In a game that defied convention almost all the way, Tulane saved the most unlikely turnaround for the final possession.

A maligned offense that had gone next to nowhere in the first nine games came up huge at the end against Army. After blowing a 21-point lead, the Green Wave blew right down the field, and Andrew DiRocco drilled a 35-yard field goal as time ran out to beat the Black Knights 34-31 on Saturday at Michie Stadium in West Point, New York.

Tulane (3-7) snapped a five-game losing streak and made life a whole lot easier for everyone associated with the program for at least a week. Army (2-8) lost its third in a row.

“Our offense finally woke up,” coach Curtis Johnson said. “Our defense has been saving us all year, but that last drive was outstanding.”

Quarterback Tanner Lee and company took over at their 23-yard line with 1:53 left following Army’s 16-play, 87-yard touchdown drive that tied the score. The Black Knights faked the extra point and made a 2-point conversion, but it was nullified by offsetting penalties that forced them to settle for an extra point.
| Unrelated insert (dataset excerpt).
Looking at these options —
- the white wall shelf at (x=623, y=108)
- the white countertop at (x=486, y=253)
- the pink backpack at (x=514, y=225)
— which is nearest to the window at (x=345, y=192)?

Lee, wild and off-target for most of the day while continuing to play through an injured finger on his throwing hand, completed 3 of 4 passes on the drive, including a critical third-down throw to receiver Devon Breaux. Dontrell Hilliard carried four times for 24 yards to move the ball to the Army 18 with 4 seconds left.

DiRocco then sent the game-winner right down the middle, sparking a huge celebration.

“Sometimes we need a little help from the offense,” said defensive tackle Tanzel Smart, who was credited with nine tackles in another dominant performance. “They sure did provide that for us today.”

Lee finished 14 of 29 for 252 yards and two touchdowns with one interception. Hilliard rushed 14 times for 91 yards.

Army rushed for 216 yards but needed 55 attempts to do it, averaging 3.9 yards per carry while Tulane made 10 tackles for loss.

In a sense, the ending was fitting since little that happened before it fit the pattern of either team’s season.

Army scored three touchdowns on its opening possession. Only one counted: A 72-yard run was shortened to a 37-yard gain by a penalty and another flag turned a 36-yard scoring reception by quarterback Ahmad Bradshaw on a fourth-down trick play into a 15-yard gain.

Bradshaw finally scored anyway, running in from 3 yards, and the comedy of errors continued from Tulane.

Kickoff returner Josh Rounds let a ball bounce by him, picked it up and got clobbered at the Tulane 10 by teammate Rae Juan Marbley, who was trying to block. An errant snap on the Wave’s first play forced a 6-yard loss, leading to a three-and-out.

After foiling a fake field goal from the 10, Tulane was penalized for a false start before Lee underthrew horribly on what would have been a 95-yard touchdown pass to wideout Teddy Veal when his defender fell down.

At that point, Tulane looked lifeless.

One play later, Lee hooked up with Veal for 90 yards on a post pattern, hitting him in stride for the second-longest passing scoring toss in Tulane history.

Just like that, everything started falling in the Wave’s favor.

Lee threw a 15-yard pass to tight end Kendall Ardoin for the go-ahead touchdown in the second quarter as Tulane, ranked 116th nationally in third-down conversions, converted five in a row during one stretch.

Cornerback Parry Nickerson returned a fumble 48 yards for a score after teammate Sean Wilson tried to fall on it and sent it squirting right to him.

Rounds scored on a 25-yard run for Tulane’s third touchdown in as many possessions, giving the Wave a 28-7 lead with 3:35 left in the half.

If that was improbable, so was Army’s immediate answer. After fumbling and stumbling around for three straight series, the Black Knights went 72 yards in four plays, scoring on a 19-yard touchdown pass.

Then, when Tulane’s next drive stalled, Army blocked a punt and returned it 21 yards for another touchdown.

The Black Knights, who threw one pass against Penn State earlier this year, had four players attempt passes in the first half, including its punter after a Tulane-like wild snap.

The second half settled into more of what was expected from two struggling teams that each scored three points last week while failing to pick up 10 first downs.

But when Army finally found its offense, Tulane responded.

“It gives us big-time confidence,” Johnson said. “Now we can go 3-0 at the end and finish this off.”